■国保の累積赤字 一般会計繰り入れで解消目指す

 鳥栖市議会は8、11、12日の3日間、一般質問を行い、20人が登壇した。運転免許証を更新しなかった高齢者への支援、セアカゴケグモ対策などについて質疑を交わした。

 【高齢者福祉乗車券】

市は75歳以上の高齢者と、70歳~74歳で運転免許証を自主返納した人に路線バスの乗車券を割安で購入できるよう助成している。議員は「運転が不安になり免許証を更新せず失効した人にも広げるべきでは」と提案した。

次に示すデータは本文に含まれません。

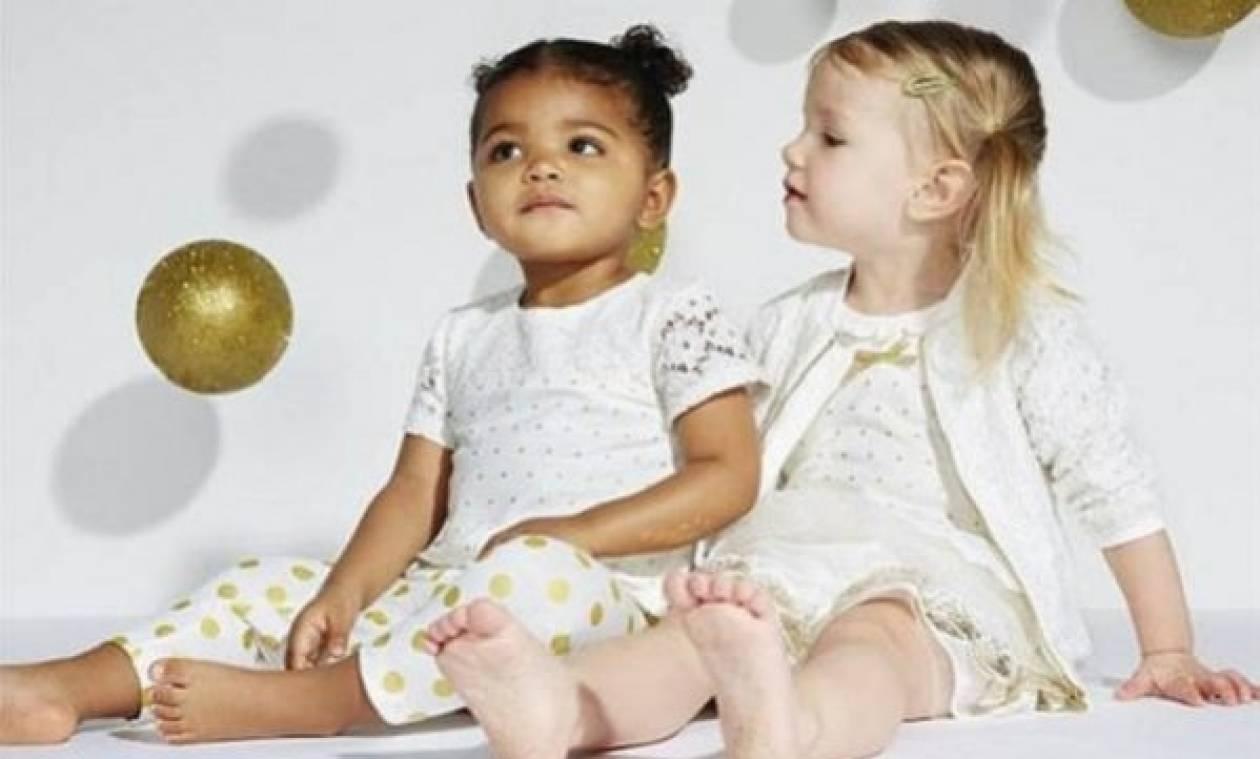 Η οικονομική παιδική συλλογή ρούχων από τις αδελφές Καρντάσιαν!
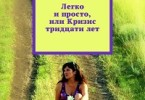 Виктория Трелина «Легко и просто, или Кризис тридцати лет»
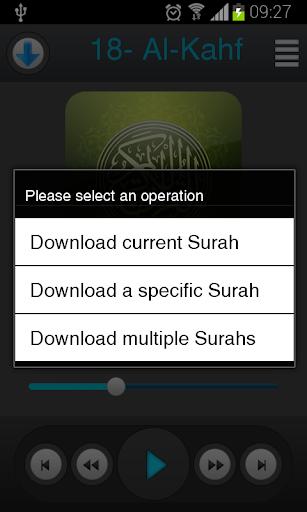 玩免費媒體與影片APP|下載Holy Quran - Khaled Kahtani app不用錢|硬是要APP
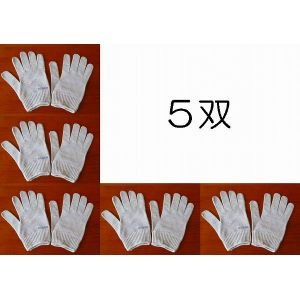 エレクトロ手袋 T108 太ニット 5双(静電気除去防止、除電グッズ、帯電防止) B015Z4TTJS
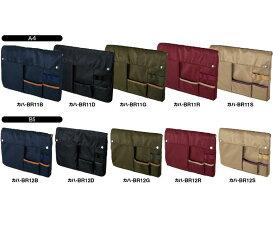 バッグインバッグ Bizrack A4 カハ-BR11【コクヨ KOKUYO】5色からカラーをお選びください。※在庫限り廃番予定。在庫切れの場合はご了承ください。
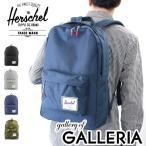 セール50%OFF ハーシェル サプライ Herschel Supply リュックサック バックパック デイパック メンズ レディース 10001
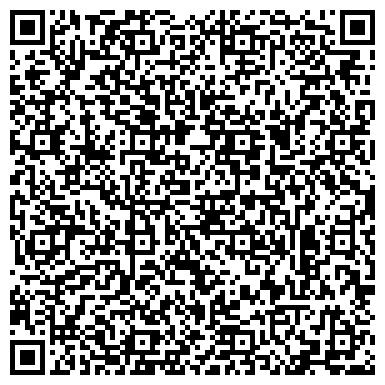 QR-код с контактной информацией организации Интернет-магазин торгового оборудования МСП «Биона»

 詫間聡・健康福祉みらい部長は「更新しなかった人は、運転履歴を示す証明書がないため高齢者福祉乗車券の対象外となっている」とした。今後は「自主返納者と同様の支援ができないか検討したい」と述べ、周辺市町の取り組みなどを調査検討する意向を示した。

 【国保の累積赤字】

市の国民健康保険特別会計の累積赤字が16年度末で10億5000万円に上っていることについて、今後、いかに対応するかをただした。橋本有功(ありよし)市民環境部長は09年度以降、毎年度、一般会計から繰り入れて、16年度からは1億円に増額して赤字解消に努めてきたことを説明した。来年度から国保の運営が市町から県に移されるが、本年度内の赤字解消は「容易ではない」とし、「今後も一般会計から繰り入れて計画的に解消したい」と理解を求めた。

 【セアカゴケグモ対応】

物流拠点という特性のためにセアカゴケグモの発見が相次いでいることについて市の対応を聞いた。橋本市民環境部長は「10年からことし8月末までに市内12カ所で成虫や卵を確認した」と報告した。クモ以外の特定外来生物が侵入する可能性も高いが、「対策には専門性も高い」ことから国や県と連携しながら、「市民への注意喚起など迅速な対応が取れるよう努めたい」と述べた。